**EXTRAIT**.
· · · · · · ·
Plus de 200.000 réfugiés sont rentrés en Afghanistan depuis le début de l’année, dont près de la moitié (98.000) au cours du seul mois de septembre, selon le HCR, qui constate jusqu’à 5.000 retours par jour depuis le 1er octobre. A Torkham défilent des camions pakistanais tout en pompons, breloques et décors psychédéliques, remplis des maigres biens des familles en transit. Lits en bois, coffres et ustensiles mais aussi ovins, bovins, et de grands poteaux de bois qui permettront de reconstruire un abri, même sommaire.
· · · · · · ·
**OBJECTIF FIXÉ**.
Recopiez le passage de l'extrait sur les retours en Afghanistan qui s'ouvre sur les mots contenant « Plus de 200.000 » et se clôt sur « abri, même sommaire. ». Ne vous servez que de l'extrait.

**DONNÉES FOURNIES**.
· · · · · · ·
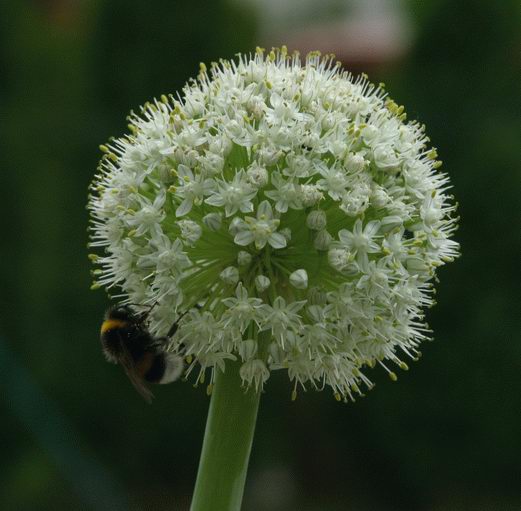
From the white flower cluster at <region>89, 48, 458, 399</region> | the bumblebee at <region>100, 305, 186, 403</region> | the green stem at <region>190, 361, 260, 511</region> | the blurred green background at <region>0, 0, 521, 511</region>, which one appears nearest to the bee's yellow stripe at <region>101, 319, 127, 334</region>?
the bumblebee at <region>100, 305, 186, 403</region>

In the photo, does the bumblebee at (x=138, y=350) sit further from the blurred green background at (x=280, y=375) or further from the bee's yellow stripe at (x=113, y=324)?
the blurred green background at (x=280, y=375)

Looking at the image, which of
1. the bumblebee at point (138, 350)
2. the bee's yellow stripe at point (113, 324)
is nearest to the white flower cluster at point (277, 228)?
the bumblebee at point (138, 350)

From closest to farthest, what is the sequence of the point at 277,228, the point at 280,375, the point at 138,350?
the point at 277,228, the point at 138,350, the point at 280,375

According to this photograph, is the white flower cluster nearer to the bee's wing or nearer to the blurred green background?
the bee's wing

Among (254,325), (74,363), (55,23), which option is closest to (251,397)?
(254,325)

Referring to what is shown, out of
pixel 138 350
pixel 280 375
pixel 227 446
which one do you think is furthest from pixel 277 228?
pixel 280 375

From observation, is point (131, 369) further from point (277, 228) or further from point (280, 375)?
point (280, 375)
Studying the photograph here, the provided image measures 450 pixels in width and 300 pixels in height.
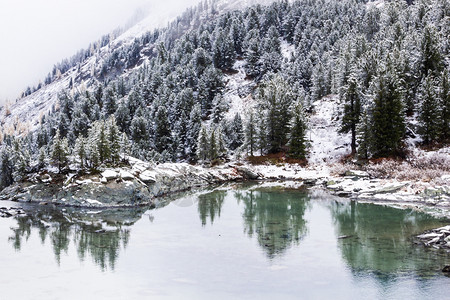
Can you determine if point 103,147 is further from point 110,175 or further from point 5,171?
point 5,171

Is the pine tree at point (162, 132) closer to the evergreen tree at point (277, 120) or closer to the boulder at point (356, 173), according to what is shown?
the evergreen tree at point (277, 120)

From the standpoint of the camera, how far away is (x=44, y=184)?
48125 millimetres

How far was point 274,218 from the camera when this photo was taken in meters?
31.6

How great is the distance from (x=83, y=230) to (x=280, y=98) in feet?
167

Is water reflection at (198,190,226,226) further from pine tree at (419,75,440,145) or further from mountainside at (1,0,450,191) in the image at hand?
pine tree at (419,75,440,145)

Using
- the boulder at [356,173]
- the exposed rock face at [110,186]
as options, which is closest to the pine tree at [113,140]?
the exposed rock face at [110,186]

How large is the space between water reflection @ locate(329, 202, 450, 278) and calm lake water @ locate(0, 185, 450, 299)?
76 mm

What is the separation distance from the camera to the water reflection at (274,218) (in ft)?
78.0

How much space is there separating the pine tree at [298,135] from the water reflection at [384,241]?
94.1 ft

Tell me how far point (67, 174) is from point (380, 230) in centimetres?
4189

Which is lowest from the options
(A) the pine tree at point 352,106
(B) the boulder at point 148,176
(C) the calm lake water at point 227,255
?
(C) the calm lake water at point 227,255

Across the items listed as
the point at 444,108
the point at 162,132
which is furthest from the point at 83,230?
the point at 162,132

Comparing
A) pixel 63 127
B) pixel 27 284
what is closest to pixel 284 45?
pixel 63 127

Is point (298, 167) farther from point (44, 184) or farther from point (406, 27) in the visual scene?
point (406, 27)
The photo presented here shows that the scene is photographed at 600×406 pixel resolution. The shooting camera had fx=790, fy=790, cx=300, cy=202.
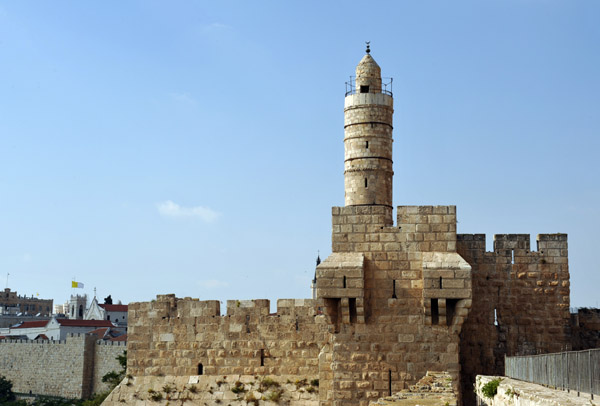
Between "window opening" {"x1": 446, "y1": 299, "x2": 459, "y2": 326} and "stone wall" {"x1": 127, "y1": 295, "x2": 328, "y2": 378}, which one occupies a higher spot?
"window opening" {"x1": 446, "y1": 299, "x2": 459, "y2": 326}

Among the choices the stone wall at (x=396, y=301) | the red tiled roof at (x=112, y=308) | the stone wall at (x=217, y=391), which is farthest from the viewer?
the red tiled roof at (x=112, y=308)

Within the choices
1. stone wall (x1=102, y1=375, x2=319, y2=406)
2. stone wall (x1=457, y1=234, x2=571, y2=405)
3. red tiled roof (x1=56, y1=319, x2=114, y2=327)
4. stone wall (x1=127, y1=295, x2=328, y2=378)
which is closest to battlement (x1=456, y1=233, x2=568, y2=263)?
stone wall (x1=457, y1=234, x2=571, y2=405)

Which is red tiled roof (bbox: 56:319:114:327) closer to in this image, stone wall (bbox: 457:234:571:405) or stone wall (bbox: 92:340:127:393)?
stone wall (bbox: 92:340:127:393)

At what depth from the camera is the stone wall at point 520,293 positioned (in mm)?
14797

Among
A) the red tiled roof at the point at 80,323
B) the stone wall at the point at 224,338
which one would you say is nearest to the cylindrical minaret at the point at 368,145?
the stone wall at the point at 224,338

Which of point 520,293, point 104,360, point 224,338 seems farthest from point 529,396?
point 104,360

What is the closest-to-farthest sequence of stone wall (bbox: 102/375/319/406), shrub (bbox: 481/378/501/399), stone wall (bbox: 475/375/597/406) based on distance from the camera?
stone wall (bbox: 475/375/597/406), shrub (bbox: 481/378/501/399), stone wall (bbox: 102/375/319/406)

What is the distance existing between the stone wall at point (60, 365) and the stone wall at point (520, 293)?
4257 cm

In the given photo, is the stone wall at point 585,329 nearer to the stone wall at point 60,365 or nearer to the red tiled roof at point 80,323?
the stone wall at point 60,365

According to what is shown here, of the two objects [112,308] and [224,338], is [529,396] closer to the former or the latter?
[224,338]

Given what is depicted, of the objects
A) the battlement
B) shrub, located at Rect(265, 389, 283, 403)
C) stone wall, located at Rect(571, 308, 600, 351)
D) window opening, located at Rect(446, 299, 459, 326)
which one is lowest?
shrub, located at Rect(265, 389, 283, 403)

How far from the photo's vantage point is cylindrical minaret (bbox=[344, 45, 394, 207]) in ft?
93.7

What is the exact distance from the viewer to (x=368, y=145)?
94.0 ft

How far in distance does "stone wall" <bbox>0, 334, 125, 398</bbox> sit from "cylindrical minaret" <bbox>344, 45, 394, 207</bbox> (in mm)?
30771
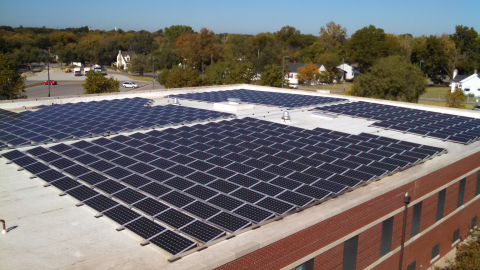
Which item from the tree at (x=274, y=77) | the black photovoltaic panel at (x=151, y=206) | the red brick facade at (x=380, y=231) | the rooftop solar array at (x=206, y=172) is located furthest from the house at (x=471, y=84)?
the black photovoltaic panel at (x=151, y=206)

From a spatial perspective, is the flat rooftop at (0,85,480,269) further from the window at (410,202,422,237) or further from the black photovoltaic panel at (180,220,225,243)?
the window at (410,202,422,237)

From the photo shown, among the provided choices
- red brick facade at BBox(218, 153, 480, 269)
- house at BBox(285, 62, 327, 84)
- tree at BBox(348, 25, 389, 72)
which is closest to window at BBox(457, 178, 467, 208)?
red brick facade at BBox(218, 153, 480, 269)

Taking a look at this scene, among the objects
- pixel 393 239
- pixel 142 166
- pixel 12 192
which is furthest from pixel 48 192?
pixel 393 239

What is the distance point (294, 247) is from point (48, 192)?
1034 cm

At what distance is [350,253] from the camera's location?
15461 mm

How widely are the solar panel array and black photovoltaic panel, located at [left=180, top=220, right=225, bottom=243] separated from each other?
1959 cm

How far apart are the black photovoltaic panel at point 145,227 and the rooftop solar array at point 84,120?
498 inches

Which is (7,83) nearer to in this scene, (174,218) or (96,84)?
(96,84)

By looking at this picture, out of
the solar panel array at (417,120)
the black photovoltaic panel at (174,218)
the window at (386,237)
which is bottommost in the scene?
the window at (386,237)

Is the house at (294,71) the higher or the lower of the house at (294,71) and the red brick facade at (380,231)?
the higher

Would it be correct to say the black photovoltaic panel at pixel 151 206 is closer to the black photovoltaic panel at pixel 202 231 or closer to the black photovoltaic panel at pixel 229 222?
the black photovoltaic panel at pixel 202 231

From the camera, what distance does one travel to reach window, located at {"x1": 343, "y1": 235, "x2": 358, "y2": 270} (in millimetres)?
15227

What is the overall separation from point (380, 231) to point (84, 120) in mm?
21881

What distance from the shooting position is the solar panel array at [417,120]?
85.7 ft
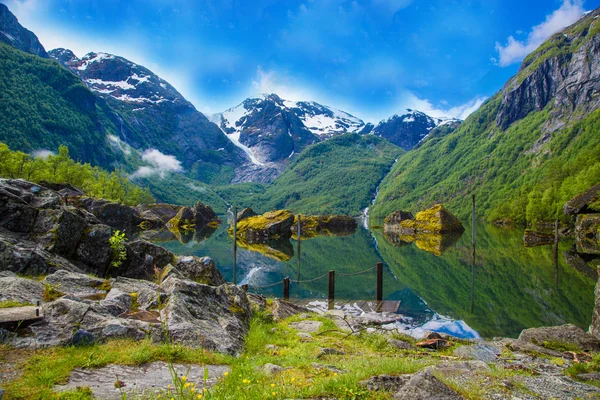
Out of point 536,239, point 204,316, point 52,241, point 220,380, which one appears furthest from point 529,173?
point 220,380

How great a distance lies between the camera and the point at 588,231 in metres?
49.2

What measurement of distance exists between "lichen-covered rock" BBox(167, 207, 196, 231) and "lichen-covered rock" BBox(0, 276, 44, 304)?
3505 inches

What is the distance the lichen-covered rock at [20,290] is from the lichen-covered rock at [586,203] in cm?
5947

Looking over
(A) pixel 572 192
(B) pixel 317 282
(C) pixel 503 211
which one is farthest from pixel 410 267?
(C) pixel 503 211

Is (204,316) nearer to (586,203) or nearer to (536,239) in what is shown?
(586,203)

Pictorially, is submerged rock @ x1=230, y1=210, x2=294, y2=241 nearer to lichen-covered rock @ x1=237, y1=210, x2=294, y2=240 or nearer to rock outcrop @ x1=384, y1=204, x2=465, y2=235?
lichen-covered rock @ x1=237, y1=210, x2=294, y2=240

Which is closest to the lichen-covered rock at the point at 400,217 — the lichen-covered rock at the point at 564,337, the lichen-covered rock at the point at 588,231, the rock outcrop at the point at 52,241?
the lichen-covered rock at the point at 588,231

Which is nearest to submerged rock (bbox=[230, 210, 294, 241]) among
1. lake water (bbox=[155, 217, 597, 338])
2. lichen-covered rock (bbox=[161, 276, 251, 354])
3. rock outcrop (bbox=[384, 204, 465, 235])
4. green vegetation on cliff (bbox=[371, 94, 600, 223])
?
lake water (bbox=[155, 217, 597, 338])

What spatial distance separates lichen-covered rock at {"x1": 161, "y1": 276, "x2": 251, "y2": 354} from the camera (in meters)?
6.98

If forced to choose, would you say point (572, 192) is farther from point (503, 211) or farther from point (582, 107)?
point (582, 107)

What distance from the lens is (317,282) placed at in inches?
1119

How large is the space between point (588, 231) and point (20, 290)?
2487 inches

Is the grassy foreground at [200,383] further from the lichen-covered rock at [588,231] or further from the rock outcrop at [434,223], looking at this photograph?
the rock outcrop at [434,223]

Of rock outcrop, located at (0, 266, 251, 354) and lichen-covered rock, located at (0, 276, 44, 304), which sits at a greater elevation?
lichen-covered rock, located at (0, 276, 44, 304)
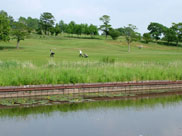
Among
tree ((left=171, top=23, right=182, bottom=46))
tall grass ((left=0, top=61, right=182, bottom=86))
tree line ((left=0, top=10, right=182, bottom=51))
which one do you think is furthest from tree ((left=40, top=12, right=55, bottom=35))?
tall grass ((left=0, top=61, right=182, bottom=86))

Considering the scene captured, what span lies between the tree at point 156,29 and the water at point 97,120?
403 ft

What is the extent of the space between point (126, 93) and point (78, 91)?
324 cm

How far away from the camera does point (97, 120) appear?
12.5m

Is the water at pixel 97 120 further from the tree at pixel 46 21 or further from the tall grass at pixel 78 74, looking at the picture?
the tree at pixel 46 21

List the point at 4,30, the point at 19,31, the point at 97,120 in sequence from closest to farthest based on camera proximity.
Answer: the point at 97,120 < the point at 4,30 < the point at 19,31

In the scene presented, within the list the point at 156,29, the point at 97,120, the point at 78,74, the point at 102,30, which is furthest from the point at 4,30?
the point at 156,29

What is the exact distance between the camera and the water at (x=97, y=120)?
35.8 ft

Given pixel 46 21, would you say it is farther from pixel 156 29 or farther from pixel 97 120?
pixel 97 120

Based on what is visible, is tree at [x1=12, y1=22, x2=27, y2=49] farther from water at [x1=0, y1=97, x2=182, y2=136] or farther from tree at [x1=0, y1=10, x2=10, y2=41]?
water at [x1=0, y1=97, x2=182, y2=136]

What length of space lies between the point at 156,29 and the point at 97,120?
436 feet

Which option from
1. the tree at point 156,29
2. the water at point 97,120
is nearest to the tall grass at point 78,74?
the water at point 97,120

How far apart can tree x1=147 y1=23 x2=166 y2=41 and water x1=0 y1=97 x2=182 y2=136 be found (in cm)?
12282

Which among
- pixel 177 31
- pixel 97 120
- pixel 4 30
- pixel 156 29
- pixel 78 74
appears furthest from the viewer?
pixel 156 29

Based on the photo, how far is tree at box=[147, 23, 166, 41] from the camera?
135m
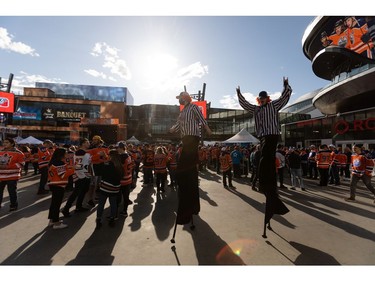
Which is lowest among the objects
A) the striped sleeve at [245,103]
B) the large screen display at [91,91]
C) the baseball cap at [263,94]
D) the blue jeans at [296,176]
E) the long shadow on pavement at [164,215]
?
the long shadow on pavement at [164,215]

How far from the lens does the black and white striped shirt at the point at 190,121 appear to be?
143 inches

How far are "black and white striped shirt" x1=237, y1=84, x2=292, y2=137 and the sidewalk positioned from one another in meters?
1.93

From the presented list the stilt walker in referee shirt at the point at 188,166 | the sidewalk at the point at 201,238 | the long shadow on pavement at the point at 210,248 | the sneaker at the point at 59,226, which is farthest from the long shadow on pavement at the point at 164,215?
the sneaker at the point at 59,226

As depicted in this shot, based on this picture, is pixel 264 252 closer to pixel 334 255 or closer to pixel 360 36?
pixel 334 255

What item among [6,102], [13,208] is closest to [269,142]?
[13,208]

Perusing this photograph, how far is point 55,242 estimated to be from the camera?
347cm

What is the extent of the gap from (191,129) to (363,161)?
620 centimetres

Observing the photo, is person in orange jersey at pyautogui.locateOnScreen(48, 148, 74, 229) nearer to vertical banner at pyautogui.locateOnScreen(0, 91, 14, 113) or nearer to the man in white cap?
the man in white cap

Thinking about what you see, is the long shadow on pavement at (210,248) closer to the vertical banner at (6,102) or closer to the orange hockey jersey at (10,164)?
the orange hockey jersey at (10,164)

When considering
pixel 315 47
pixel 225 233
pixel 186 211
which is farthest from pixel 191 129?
pixel 315 47

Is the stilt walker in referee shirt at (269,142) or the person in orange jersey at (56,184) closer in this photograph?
the stilt walker in referee shirt at (269,142)

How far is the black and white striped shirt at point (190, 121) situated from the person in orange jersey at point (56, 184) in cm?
269

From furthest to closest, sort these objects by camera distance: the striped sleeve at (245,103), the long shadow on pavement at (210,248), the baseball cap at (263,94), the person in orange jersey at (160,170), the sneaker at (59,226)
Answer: the person in orange jersey at (160,170), the sneaker at (59,226), the striped sleeve at (245,103), the baseball cap at (263,94), the long shadow on pavement at (210,248)

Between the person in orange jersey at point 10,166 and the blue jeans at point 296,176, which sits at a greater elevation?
the person in orange jersey at point 10,166
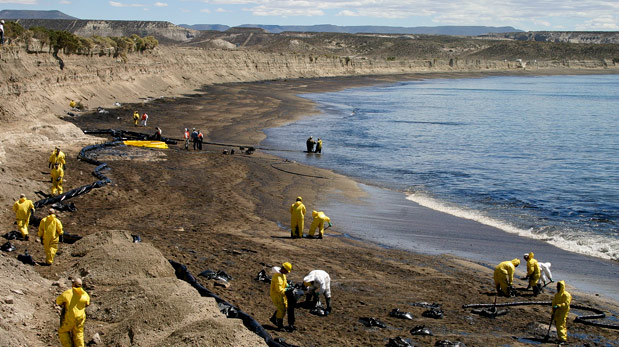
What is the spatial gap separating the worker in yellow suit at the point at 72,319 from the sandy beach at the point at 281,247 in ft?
3.02

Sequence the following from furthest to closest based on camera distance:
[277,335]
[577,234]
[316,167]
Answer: [316,167] < [577,234] < [277,335]

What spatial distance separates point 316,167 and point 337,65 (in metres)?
88.3

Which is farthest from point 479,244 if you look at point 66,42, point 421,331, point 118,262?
point 66,42

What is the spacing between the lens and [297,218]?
18328mm

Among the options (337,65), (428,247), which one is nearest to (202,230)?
(428,247)

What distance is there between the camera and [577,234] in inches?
843

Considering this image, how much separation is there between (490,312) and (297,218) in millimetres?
6462

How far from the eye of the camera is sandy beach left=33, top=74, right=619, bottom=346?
42.2ft

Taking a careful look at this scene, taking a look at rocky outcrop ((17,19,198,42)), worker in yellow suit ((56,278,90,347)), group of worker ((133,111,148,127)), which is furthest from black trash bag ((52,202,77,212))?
rocky outcrop ((17,19,198,42))

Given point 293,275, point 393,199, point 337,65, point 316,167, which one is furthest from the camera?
point 337,65

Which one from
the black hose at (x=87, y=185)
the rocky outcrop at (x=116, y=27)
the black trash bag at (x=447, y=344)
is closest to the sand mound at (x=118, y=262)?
the black trash bag at (x=447, y=344)

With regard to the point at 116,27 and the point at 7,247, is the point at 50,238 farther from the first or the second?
the point at 116,27

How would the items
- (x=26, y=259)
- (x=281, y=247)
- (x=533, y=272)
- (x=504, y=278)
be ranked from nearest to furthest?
(x=26, y=259) → (x=504, y=278) → (x=533, y=272) → (x=281, y=247)

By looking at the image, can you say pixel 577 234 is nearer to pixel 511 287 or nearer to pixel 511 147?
pixel 511 287
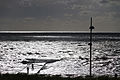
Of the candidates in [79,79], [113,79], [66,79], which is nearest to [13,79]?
[66,79]

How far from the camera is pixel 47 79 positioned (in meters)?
15.3

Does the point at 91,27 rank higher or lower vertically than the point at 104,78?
higher

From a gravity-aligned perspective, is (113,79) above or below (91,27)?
below

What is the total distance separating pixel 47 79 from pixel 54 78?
61cm

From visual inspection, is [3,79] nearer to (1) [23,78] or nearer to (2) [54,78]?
(1) [23,78]

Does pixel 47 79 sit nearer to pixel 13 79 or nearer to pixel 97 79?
pixel 13 79

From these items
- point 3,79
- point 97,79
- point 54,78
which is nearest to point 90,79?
point 97,79

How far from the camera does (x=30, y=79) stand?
49.9 ft

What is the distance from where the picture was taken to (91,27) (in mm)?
15219

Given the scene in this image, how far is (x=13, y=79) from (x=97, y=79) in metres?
6.62

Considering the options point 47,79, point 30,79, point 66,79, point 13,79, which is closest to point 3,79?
point 13,79

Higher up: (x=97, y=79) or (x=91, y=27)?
(x=91, y=27)

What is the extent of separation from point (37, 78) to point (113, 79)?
608 cm

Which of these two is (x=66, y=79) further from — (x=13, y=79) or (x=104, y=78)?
(x=13, y=79)
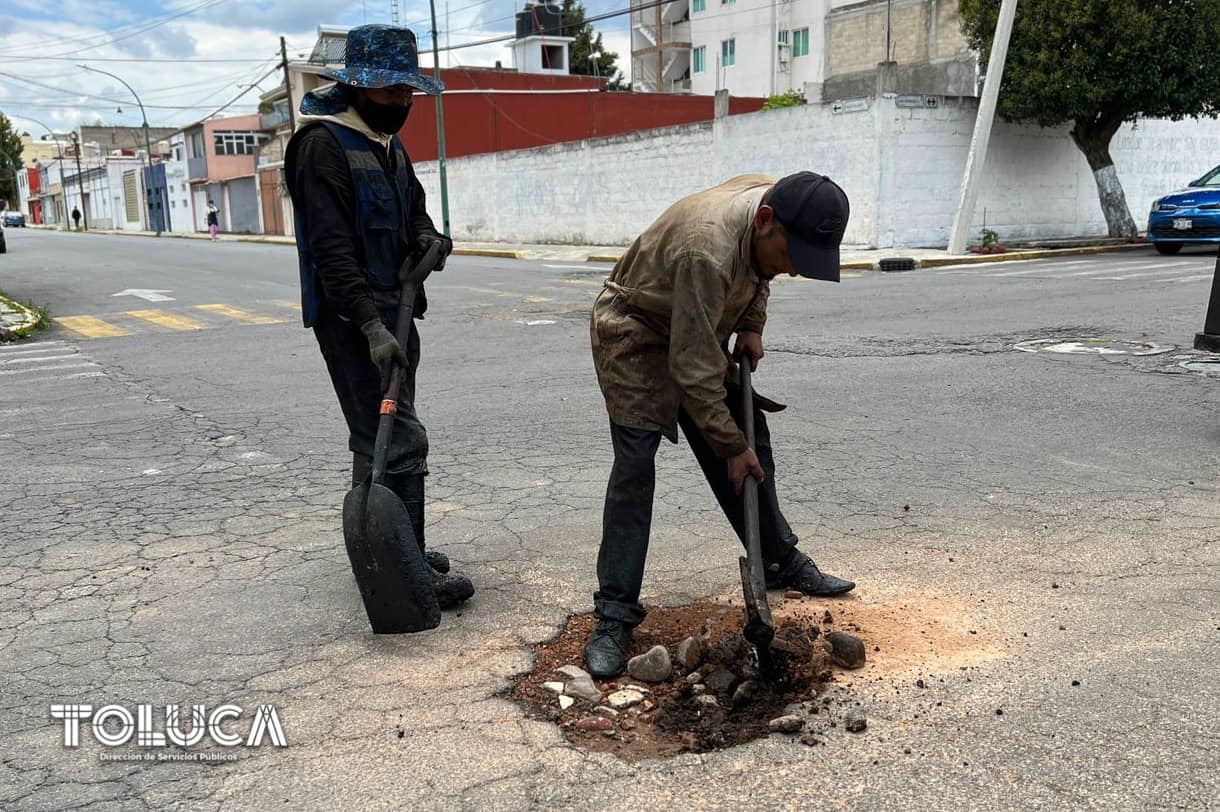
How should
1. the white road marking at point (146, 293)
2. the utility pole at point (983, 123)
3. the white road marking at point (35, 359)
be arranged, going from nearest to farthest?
the white road marking at point (35, 359)
the white road marking at point (146, 293)
the utility pole at point (983, 123)

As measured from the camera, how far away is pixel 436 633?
11.6ft

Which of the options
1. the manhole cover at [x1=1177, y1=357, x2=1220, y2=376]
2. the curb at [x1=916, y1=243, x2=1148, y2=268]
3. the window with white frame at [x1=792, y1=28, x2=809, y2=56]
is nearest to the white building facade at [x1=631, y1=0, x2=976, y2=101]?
the window with white frame at [x1=792, y1=28, x2=809, y2=56]

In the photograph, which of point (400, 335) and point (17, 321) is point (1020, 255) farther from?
point (400, 335)

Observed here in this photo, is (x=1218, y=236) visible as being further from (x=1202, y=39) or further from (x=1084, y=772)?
(x=1084, y=772)

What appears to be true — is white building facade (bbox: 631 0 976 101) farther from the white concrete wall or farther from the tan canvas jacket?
the tan canvas jacket

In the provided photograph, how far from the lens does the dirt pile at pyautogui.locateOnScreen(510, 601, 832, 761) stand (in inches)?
112

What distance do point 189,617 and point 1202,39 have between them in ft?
69.7

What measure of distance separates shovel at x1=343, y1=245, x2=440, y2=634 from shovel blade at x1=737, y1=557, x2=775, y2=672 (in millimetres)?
1108

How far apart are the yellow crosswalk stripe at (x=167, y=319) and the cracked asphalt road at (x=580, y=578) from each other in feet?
11.9

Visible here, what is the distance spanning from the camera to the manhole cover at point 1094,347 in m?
8.45

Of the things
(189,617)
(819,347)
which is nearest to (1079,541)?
(189,617)

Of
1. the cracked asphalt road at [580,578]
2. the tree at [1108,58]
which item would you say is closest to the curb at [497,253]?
the tree at [1108,58]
· · · · · · ·
**SOLUTION**.
Plus de 200.000 réfugiés sont rentrés en Afghanistan depuis le début de l’année, dont près de la moitié (98.000) au cours du seul mois de septembre, selon le HCR, qui constate jusqu’à 5.000 retours par jour depuis le 1er octobre. A Torkham défilent des camions pakistanais tout en pompons, breloques et décors psychédéliques, remplis des maigres biens des familles en transit. Lits en bois, coffres et ustensiles mais aussi ovins, bovins, et de grands poteaux de bois qui permettront de reconstruire un abri, même sommaire.